The Telecommunications Law generally adjusts Polish law to the EU regulations (including market reviews) included in electronic communication directives accepted by the European Parliament in 2002. Poland has not yet brought its Telecommunications Law in line with Directive 2009/140/EC and Directive 2009/136/EC.

State policy in the telecoms sector is managed by the minister of administration and digitalisation and the president of the Office of Electronic Communications UKE). The president of the UKE performs duties relating to the regulation of telecoms activities and frequency management, and cooperates with the minister of administration and digitalisation in drafting legislation, as well as with international telecoms organisations and relevant foreign national authorities. The main features of broadcasting sector policy include the gradual creation of a balanced, competitive market for broadcasting services, creation of a single market for production and distribution in the audio-visual sector, freedom of television transmission and promotion of Polish culture in Europe and European culture in Poland. State policy in the broadcasting sector is managed by the National Broadcasting Council (KRRiT). The Broadcasting Act generally brings Polish law in line with the EU regulations.
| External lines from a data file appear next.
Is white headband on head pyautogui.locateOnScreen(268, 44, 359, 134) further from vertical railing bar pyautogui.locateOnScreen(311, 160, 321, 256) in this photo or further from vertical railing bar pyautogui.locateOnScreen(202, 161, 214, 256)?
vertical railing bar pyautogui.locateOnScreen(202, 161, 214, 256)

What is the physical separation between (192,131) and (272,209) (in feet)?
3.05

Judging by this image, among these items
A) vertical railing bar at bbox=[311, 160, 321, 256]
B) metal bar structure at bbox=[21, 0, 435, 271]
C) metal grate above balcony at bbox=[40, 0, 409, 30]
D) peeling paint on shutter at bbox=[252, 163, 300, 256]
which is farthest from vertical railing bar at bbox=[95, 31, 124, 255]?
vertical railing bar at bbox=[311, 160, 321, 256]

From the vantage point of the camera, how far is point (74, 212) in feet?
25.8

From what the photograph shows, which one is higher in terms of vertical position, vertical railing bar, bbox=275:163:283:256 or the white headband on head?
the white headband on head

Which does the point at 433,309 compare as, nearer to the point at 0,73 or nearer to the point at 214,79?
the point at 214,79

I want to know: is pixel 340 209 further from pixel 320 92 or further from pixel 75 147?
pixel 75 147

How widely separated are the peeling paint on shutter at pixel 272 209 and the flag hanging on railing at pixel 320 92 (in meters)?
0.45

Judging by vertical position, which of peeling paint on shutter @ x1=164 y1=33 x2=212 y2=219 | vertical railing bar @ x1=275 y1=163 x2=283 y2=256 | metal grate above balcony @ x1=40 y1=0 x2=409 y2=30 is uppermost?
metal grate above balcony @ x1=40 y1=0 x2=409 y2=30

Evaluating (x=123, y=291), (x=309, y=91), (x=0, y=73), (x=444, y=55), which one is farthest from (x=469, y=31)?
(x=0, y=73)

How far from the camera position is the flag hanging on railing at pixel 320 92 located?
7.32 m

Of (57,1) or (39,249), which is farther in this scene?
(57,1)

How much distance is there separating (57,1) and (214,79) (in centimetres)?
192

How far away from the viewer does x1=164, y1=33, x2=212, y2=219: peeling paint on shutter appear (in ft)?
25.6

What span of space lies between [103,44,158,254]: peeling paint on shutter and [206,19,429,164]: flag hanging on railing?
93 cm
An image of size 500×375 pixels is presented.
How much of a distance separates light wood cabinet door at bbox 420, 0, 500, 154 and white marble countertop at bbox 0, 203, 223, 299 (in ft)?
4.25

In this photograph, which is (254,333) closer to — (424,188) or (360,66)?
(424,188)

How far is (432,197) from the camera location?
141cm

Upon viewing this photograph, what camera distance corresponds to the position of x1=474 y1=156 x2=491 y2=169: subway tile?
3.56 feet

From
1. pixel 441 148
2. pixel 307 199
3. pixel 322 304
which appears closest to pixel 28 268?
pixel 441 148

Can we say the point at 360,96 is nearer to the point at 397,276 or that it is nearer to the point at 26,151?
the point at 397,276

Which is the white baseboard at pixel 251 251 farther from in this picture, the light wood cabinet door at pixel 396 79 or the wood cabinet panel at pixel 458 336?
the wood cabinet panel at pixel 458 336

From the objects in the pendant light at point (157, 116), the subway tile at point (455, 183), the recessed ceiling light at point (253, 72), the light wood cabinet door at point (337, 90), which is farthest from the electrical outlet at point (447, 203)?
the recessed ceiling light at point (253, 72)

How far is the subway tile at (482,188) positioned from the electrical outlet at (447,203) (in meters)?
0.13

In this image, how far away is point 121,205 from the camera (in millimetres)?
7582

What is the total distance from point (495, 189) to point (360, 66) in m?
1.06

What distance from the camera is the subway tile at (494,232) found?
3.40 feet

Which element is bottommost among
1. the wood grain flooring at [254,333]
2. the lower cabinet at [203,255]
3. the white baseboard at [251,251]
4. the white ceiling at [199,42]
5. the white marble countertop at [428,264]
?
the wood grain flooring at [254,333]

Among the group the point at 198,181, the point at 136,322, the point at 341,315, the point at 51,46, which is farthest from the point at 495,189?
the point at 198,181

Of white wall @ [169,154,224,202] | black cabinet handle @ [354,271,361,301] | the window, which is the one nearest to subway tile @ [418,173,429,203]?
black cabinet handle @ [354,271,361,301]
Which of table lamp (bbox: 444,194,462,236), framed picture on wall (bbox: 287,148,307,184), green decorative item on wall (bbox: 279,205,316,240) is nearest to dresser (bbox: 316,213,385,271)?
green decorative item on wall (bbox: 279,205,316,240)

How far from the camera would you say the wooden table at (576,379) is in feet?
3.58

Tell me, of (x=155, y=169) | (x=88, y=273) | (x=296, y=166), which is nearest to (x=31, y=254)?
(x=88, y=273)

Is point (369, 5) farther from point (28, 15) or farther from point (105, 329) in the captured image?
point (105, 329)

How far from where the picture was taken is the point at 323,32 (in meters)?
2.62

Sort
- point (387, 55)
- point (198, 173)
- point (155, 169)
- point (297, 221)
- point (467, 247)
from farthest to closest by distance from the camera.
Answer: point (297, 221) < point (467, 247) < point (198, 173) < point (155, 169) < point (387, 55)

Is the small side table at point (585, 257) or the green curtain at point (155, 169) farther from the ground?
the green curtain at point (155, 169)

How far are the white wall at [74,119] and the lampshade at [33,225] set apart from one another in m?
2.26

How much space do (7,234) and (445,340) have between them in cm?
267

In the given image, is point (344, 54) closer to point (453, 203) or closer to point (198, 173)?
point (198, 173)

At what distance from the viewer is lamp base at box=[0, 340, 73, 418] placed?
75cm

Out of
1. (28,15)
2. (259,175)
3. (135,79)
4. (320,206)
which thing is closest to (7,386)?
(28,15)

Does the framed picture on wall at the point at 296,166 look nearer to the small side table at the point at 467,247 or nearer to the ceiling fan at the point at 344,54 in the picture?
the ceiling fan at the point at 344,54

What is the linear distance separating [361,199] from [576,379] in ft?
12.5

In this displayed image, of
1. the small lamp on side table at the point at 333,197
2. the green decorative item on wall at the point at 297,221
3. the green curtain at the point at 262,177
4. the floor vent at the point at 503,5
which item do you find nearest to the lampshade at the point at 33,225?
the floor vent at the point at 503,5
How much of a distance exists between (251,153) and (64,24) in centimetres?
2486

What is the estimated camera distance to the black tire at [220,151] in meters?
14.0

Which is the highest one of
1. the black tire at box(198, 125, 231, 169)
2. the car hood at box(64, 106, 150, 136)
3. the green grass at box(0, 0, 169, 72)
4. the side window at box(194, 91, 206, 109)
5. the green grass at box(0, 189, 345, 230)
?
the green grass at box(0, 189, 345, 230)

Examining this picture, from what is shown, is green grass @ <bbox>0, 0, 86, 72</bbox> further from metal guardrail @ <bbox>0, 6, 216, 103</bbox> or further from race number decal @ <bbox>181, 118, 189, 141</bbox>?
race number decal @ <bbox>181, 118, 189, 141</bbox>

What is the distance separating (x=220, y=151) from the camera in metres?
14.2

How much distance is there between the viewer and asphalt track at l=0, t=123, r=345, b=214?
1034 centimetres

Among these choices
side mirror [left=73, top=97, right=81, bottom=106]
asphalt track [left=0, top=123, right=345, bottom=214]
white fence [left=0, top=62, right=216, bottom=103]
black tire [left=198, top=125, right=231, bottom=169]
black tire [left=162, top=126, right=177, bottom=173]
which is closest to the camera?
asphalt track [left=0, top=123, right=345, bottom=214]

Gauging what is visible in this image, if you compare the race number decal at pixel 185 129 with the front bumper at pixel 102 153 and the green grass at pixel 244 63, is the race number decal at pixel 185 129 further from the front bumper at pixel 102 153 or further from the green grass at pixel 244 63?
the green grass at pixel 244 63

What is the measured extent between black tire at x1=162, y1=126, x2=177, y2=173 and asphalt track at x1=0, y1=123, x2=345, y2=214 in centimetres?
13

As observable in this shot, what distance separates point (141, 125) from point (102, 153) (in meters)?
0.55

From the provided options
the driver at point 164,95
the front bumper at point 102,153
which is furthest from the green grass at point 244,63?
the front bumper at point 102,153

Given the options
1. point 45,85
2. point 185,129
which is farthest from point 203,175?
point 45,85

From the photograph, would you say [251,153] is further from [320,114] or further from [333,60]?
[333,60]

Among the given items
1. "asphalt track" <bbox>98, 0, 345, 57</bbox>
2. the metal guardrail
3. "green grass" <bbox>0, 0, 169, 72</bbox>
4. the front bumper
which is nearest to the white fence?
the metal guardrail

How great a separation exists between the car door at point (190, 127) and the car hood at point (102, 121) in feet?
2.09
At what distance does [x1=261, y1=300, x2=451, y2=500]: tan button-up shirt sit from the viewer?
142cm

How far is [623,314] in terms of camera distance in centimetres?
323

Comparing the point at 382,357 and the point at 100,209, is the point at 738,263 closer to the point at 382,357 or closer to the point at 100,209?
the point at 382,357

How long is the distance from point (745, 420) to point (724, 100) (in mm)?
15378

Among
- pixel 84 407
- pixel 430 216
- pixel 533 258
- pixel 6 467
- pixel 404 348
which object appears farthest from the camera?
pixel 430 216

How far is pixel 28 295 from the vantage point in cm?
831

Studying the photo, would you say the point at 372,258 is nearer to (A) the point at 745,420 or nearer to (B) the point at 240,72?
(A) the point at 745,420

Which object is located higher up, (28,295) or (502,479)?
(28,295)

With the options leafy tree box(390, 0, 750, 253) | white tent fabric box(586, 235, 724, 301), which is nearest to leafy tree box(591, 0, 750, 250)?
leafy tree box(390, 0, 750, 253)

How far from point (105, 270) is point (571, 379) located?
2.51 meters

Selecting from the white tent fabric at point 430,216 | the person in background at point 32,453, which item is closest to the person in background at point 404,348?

However, Poland is obliged to implement in full the provisions of audio-visual directives regarding on-demand audiovisual media services.

2 Convergence

Has the telecoms-specific regulation been amended to take account of the convergence of telecoms, media and IT? Are there different legal definitions of ‘telecoms’ and ‘media’?

There is no specific regulation pertaining to convergence. There are separate regulations for telecoms and media (the Telecommunications Law and Broadcasting Law), and the regulatory authorities, the president of the UKE and the KRRiT, cover distinct areas. The regulations of the Telecommunications Law, however, show that the legislature is conscious of the need to regulate this issue. The president of the UKE has been empowered in a number of regulatory instruments regarding technical aspects of television and radio broadcasting. The president of the UKE is also entitled to grant a radio frequency licence required to broadcast TV and radio programmes.

3 Broadcasting sector

Is broadcasting regulated separately from telecoms? If so, how? The broadcasting sector and content of programme transmission are regulated separately from telecoms under Polish law. The president of the UKE is the state authority responsible for telecoms sector matters. The KRRiT is the regulator for radio and television matters.

However, the law provides for close cooperation between these two authorities in certain areas and some broadcasting issues are regulated in the Telecommunications Law. Like public telephone networks, broadcast radio and television programmes disseminated through a data transmission system may only operate after an entry in the register maintained by the KRRiT. The above obligation does not apply to seven programmes listed in the Broadcasting Act (ie, three public programmes, including TVP1, TVP2 and a regional programme of Telewizja Polska SA, and four commercial programmes, including Telewizja Polsat SA, TVN SA, Polskie Media SA and Telewizja Puls Sp z.o.o.). With regard to radio frequency (RF) bands intended for the broadcasting of radio or television programmes, the president of the UKE is responsible for drafting and modifying frequency management plans in agreement with the president of the KRRiT on request or on his or her own initiative.